La Royal Navy a officiellement retiré du service le HMS Lancaster, sa plus ancienne frégate de type 23, après plus de trente ans d’opérations à travers le monde. Le navire ne fera pas route vers le Royaume-Uni pour y être désarmé, mais sera préparé pour sa mise au rebut à Bahreïn.
Ce retrait marque une étape importante, soulignée publiquement par la Royal Navy, qui a annoncé que la frégate la plus ancienne de sa flotte a été mise hors service après des décennies d’activité opérationnelle.
Le vice-amiral Steve Moorhouse, commandant de la flotte, a rappelé que le HMS Lancaster a largement dépassé sa durée de vie prévue. Conçue initialement pour 18 ans de service, cette frégate a accumulé près de 35 ans d’opérations dans plusieurs théâtres.
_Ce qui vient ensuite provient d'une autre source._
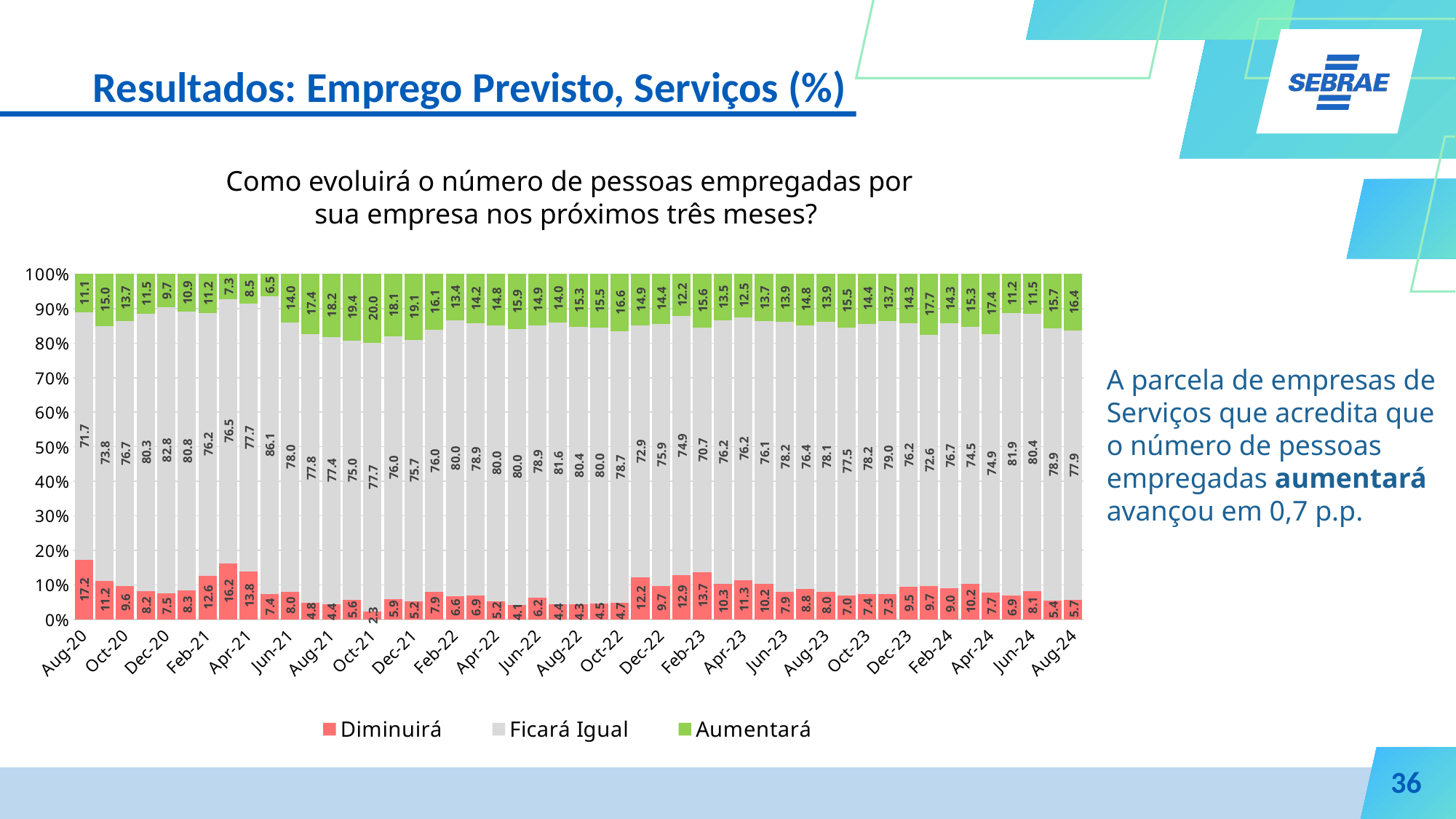
Does the Diminuirá value rise or fall from Aug-20 to Dec-20? Fall What is the difference between the Aumentará value for Aug-24 and for Aug-20? 5.3 How many series does the legend list? 3 What is the value of Ficará Igual for Feb-23? 70.7 In which month does Diminuirá reach its lowest value? Oct-21 What type of chart is shown on the slide? Stacked bar chart In which month does Aumentará reach its highest value? Oct-21 What is the value of Aumentará for Aug-24? 16.4 Which is larger, the Diminuirá value for Feb-23 or for Apr-23? Feb-23 What is the value of Ficará Igual for Dec-20? 82.8 What is the value of Diminuirá for Aug-20? 17.2 What are the three series named in the legend? Diminuirá, Ficará Igual, Aumentará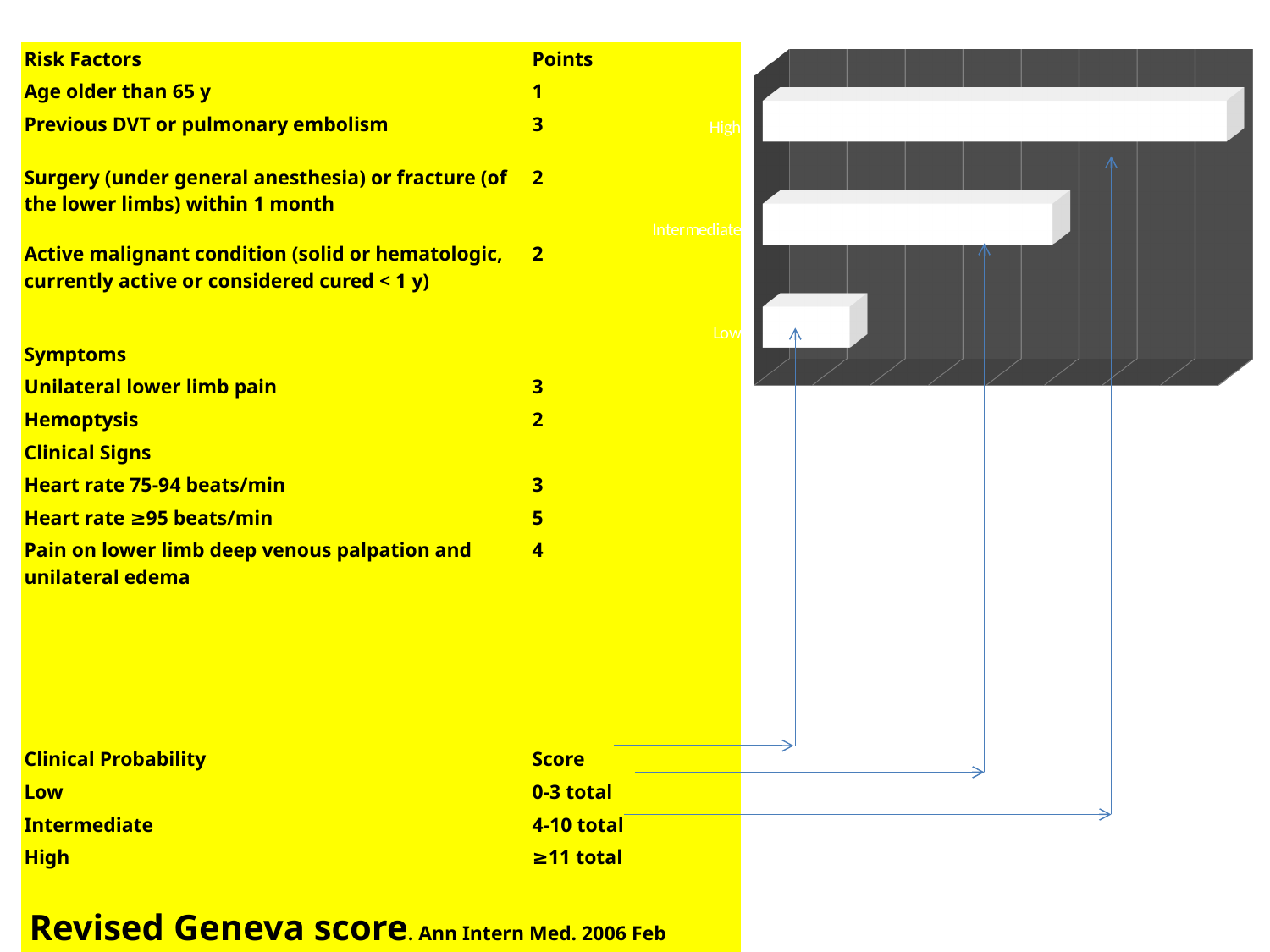
What kind of chart is shown on the right side of the slide? bar chart Which bar is longer, Intermediate or Low? Intermediate Are the bars in the chart horizontal or vertical? horizontal Which bar is longer, High or Intermediate? High What are the three category labels on the chart's vertical axis, from top to bottom? High, Intermediate, Low How many categories does the bar chart show? 3 Which category has the longest bar in the chart? High Which category has the shortest bar in the chart? Low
Dans une allocution à la flotte, Moorhouse a déclaré : « Le HMS Lancaster approche de la fin de son long et prestigieux service au sein de la Royal Navy » et a invité les marins à reconnaître les contributions du navire. Il a souligné une mission de trois ans au Moyen-Orient comme étant une période déterminante, précisant que ses performances avaient été « tout simplement exceptionnelles ».
Au cours de ce déploiement, le Lancaster fut le premier navire de la Royal Navy présent en Mer Rouge durant la période de menace régionale intense en décembre 2023. Il y a mené plusieurs saisies de stupéfiants d’une valeur supérieure à 150 millions de livres sterling. « 35 années extrêmement réussies », a commenté Moorhouse, ancien commandant du bâtiment. La décision de ne pas renouveler la certification ou de ramener le Lancaster au Royaume-Uni traduit une approche pragmatique, à mesure que la flotte se modernise avec de nouvelles plateformes. Il a reconnu que certains seraient déçus de ne pas voir le navire revenir, mais a précisé que ce choix honore un bâtiment qui a déjà délivré « chaque once de sa capacité opérationnelle ».
Le vice-amiral a salué le professionnalisme de l’équipage ainsi que le soutien constant de leurs familles. L’objectif est de rapatrier autant d’équipiers que possible au Royaume-Uni avant Noël, tandis que les préparatifs de mise au rebut débuteront à Bahreïn.
La Royal Navy assure maintenir une présence continue dans le Golfe, et la retraite du HMS Lancaster n’affectera pas le rôle du UK Maritime Component Command à Bahreïn, toujours au cœur des opérations régionales en collaboration avec alliés et partenaires.
Le HMS Lancaster
Le HMS Lancaster est une frégate de la classe Duke, de type 23, lancée en 1990 par la reine Elizabeth II. Surnommée « la frégate de la reine » en raison du titre de Duc de Lancaster, l’un des titres secondaires de la souveraine, elle portait initialement le numéro de coque F232. Ce numéro fut toutefois changé, le « 232 » correspondant, dans les codes de la Royal Navy, aux bilans de collisions et échouements, jugé de mauvais augure. Comme l’un des premiers navires de sa classe, le Lancaster n’a jamais été équipé du sonar 2087, ce qui le classe davantage parmi les frégates polyvalentes que comme plateforme spécialisée dans la lutte anti-sous-marine.
Construit par Yarrow Shipbuilders, le bâtiment a été mis sur cale en 1987, lancé en 1990 et admis au service actif en 1992. Il a connu plusieurs refontes majeures, notamment une entre 2010 et 2012, puis une remise à niveau LIFEX de 2017 à 2019. Le Lancaster est resté en service actif et devait l’être jusqu’en 2025, déployé en avant-poste dans le cadre de l’opération Kipion depuis son port d’attache à Portsmouth. Il dispose d’un équipage d’environ 185 marins, avec une capacité maximale de 205.
Le navire déplace environ 4 900 tonnes et est propulsé par un système CODLAG lui permettant d’atteindre des vitesses supérieures à 28 nœuds, avec une autonomie de 7 500 milles nautiques à vitesse de croisière. Son armement comprend un système de lancement vertical de 32 cellules Sea Ceptor, des missiles anti-navires Harpoon conservés sur ce bâtiment jusqu’en 2024, des torpilles Sting Ray, un canon naval de 114 mm (4,5 pouces) ainsi que diverses armes de petit calibre. Le Lancaster embarque en outre un hélicoptère Wildcat HMA2 ou Merlin HM2, ainsi que des drones ISR Peregrine à partir de 2024, opérant depuis un pont d’envol et un hangar fermé.